At just 21, you became the Head Chef at the Peligoni Club in Greece. How did this early leadership role shape your skills and mindset, and what were some memorable moments from your time there?

Being in charge of a kitchen at that age taught me a lot of stuff. Looking back most of the learning process had to do with learning how to manage people and a team more so than the actual food. The Peligoni Club was a busy place with loads always going on, so I guess I learned the importance of being organised and having systems in place to try and make everyone’s day go as smoothly as possible. 

There were definitely a lot of memorable moments for me in Greece; I suppose my favourite moment would have to be working alongside some amazing chefs throughout our guest chef series. 

You mentioned Chef Tom Brown reaching out to you. How did this collaboration come about, and what aspects of working with him do you find most inspiring or influential in your culinary journey?

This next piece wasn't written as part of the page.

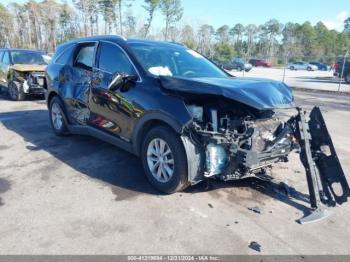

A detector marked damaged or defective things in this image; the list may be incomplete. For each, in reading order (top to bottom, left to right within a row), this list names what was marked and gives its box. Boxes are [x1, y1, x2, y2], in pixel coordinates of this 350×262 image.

I met Tom when I was at the Peligoni Club. He came over to Greece as a guest chef. A year later he went back over to do the same event again. I wasn’t working there anymore, but was lucky enough to be offered to go over to help for the week. While we were there he mentioned to me he was going to be opening a new restaurant soon and that I should come work for him. A couple of months later he called with the offer and we chatted for ages about Pearly Queen. I was really happy where I was, but I knew I couldn’t say no to the offer.

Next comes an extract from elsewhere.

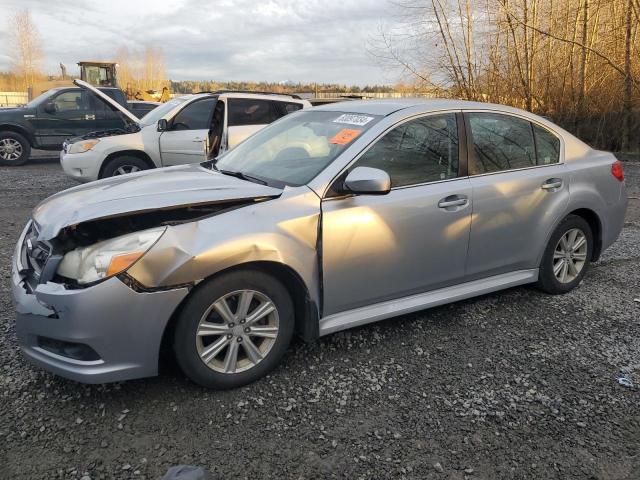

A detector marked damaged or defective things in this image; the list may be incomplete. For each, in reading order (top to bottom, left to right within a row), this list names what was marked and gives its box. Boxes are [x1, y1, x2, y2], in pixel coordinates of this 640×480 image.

crushed hood [73, 79, 139, 124]
damaged front bumper [11, 223, 190, 384]
crushed hood [32, 163, 282, 240]
crumpled front quarter panel [128, 187, 322, 304]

The aspect I find most inspiring about working for him is the constant effort to achieve consistently high standards and to constantly improve yourself as well as the people around you. He’s taught me that every day you have to push to improve yourself and your work. 

As an advocate for sourcing the finest produce and championing seasonality, how do you ensure these principles are reflected in the menu at Pearly Queen, and why do you believe they are crucial in modern cooking? 

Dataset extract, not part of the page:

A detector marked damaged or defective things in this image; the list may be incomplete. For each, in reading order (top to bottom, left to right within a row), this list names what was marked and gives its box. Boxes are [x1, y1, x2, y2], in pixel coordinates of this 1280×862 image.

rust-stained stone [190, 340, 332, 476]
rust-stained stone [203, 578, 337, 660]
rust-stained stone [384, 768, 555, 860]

I believe finding the best ingredients and produce is so crucial in modern cooking. To me, it’s so important to eat with the seasons to ensure that produce is at its peak. 

We ensure these principles are reflected on the menu at Pearly Queen by using the freshest produce and ingredients whilst in season,  nd working alongside great suppliers that can deliver the best of the best in-season produce for us and constantly keep us in the loop of what’s good and what’s not all year round.

What’s your favourite dish on the Pearly Queen menu? 

My favourite dish on the menu has to be the buffalo oyster. I think the dish represents what we try to do at Pearl Queen really well. The oysters themselves are from Carlingford which are the best out there. We cover the oyster in panko breadcrumbs, deep fry them till they are nice and crispy, toss them in a spicy buffalo sauce, and drizzle on a really nice creamy ranch dressing. It’s quite a different way to eat an oyster, but the flavour profiles of the sauces are familiar to most people. That’s why I feel it’s the best of both worlds; it’s like you’re trying something bold and new but at the same time, it reminds you of something classic you have loved before.

Where do you like to eat/drink in London post-shift? 

My favourite place to go post shift is the Golden Heart just down the road, every Sunday I love walking down and having a few Guinnesses with a couple of the chefs or mates. It is the one pub around that reminds me of the pubs back home in Dublin. Food-wise, post service, more often than not it’s usually a late-night pizza and beer before then straight to bed. On my day off, I love going for some solo food usually somewhere that does some nice spicy food. My favourite, and go-to, would usually be Kiln in Soho.